Permettez-moi de rester fidèle au mutisme qui est de règle dans le Budo, à ce sujet. Les symboles sont inscrits dans l’homme et c’est à lui de les dévoiler par la pratique. Les gestes répondent à une science de l’énergie qui sert à modeler l’esprit. Ne pas l’expliquer invite à chercher par soi-même, en soi-même.
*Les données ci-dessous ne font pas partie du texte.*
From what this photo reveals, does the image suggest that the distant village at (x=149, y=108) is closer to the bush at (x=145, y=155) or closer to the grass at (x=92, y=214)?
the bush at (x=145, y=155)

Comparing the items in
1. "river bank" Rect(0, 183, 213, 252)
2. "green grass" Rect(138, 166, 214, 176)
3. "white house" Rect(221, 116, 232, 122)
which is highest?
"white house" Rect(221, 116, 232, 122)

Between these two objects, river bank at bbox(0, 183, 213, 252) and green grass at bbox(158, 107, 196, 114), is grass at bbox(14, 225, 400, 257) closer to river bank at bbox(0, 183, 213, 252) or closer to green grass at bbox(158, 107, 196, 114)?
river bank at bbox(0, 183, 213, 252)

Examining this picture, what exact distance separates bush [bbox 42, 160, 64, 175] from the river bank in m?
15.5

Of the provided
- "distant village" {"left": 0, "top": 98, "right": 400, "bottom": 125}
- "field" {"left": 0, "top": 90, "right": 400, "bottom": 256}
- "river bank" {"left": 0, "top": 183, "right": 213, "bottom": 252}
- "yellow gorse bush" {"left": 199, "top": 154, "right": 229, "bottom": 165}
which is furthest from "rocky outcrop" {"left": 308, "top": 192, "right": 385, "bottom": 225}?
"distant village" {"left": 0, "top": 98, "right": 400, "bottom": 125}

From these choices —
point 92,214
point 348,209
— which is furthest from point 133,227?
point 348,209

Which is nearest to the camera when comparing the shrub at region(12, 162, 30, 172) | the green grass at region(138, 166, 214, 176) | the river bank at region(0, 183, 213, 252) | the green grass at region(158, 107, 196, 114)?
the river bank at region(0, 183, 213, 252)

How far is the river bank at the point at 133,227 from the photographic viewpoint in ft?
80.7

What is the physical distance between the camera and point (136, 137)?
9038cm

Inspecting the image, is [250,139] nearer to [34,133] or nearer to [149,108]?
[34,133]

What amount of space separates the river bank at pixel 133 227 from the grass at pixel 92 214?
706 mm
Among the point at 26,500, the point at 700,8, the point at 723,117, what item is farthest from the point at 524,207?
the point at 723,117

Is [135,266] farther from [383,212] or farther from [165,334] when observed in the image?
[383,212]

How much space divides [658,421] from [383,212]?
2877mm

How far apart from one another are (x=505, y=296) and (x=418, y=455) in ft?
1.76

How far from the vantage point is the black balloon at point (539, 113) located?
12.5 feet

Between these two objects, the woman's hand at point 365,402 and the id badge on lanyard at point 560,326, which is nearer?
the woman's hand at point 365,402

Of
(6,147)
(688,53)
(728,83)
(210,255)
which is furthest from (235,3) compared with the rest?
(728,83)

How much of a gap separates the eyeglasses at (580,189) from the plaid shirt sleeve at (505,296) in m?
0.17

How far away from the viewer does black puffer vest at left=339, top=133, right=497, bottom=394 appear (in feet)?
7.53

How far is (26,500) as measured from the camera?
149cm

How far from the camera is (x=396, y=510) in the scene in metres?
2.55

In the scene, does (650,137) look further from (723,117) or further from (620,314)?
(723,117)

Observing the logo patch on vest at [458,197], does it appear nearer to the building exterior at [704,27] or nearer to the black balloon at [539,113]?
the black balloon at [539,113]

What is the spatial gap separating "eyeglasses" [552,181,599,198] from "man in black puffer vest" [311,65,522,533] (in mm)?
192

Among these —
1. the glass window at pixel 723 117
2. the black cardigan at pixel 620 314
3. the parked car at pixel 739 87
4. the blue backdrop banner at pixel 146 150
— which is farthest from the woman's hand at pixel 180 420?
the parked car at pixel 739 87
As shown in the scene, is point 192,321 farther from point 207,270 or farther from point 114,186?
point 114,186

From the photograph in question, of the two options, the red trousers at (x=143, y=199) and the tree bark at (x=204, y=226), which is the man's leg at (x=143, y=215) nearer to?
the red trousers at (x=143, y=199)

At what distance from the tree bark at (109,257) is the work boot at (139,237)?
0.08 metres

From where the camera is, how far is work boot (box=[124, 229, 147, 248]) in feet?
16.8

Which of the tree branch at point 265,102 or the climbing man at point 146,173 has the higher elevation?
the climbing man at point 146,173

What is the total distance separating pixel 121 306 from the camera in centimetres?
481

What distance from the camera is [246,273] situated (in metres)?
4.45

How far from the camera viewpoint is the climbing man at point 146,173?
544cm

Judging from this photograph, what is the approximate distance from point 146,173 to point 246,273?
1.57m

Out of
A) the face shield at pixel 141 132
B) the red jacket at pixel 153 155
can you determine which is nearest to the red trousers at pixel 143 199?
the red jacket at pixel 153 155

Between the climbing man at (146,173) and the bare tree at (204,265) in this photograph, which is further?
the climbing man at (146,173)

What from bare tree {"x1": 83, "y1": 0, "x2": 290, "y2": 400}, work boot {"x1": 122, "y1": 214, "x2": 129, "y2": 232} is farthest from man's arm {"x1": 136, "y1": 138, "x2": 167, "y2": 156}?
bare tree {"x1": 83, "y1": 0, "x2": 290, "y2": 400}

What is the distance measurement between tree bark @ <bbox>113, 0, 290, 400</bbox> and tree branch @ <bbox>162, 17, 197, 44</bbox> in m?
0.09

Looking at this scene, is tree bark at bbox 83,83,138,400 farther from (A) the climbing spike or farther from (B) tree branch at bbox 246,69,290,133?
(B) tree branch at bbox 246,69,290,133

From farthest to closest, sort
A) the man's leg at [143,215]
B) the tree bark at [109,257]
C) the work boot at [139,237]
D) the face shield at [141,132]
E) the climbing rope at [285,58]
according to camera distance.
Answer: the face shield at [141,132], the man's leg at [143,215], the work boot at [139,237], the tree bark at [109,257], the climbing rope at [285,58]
La non-compréhension appelle l’expérience, seul moyen de connaissance réelle.

Les chants du Kyudo

Quand le vent s’est calmé
Et que le ciel est d’azur
On aperçoit par-dessus la haie de mûres
Une fumée droite et légère
Blanche
tranquille
solitaire
Telle est la sensation du uchi otoki, l’élévation de l’arc.

Les ailes puissamment déployées
Comme l’aigle qui vient du ciel
Et traverse les nuages
Telle est la sensation de celui qui bande l’arc.

La main qui soutient la flèche
Est la mère
Celle qui tend l’arc
Le père
Si elles ne s’accordent pas
L’enfant ne pourra naître.

A l’instant du Hanaré
L’envol de la flèche
Plus rien n’existe
C’est le Mu du Zen
Le Vide.

Après le lâcher
Rien ne s’arrête.
Quelque chose continue…
C’est le moment où l’eau
Troublée par le mouvement
Redevient claire.
Dans cette tranquillité
Les pierres et le sable retombent doucement
Et tout reprend le chemin
De l’Éternité.

(Traduct. de J. Normand)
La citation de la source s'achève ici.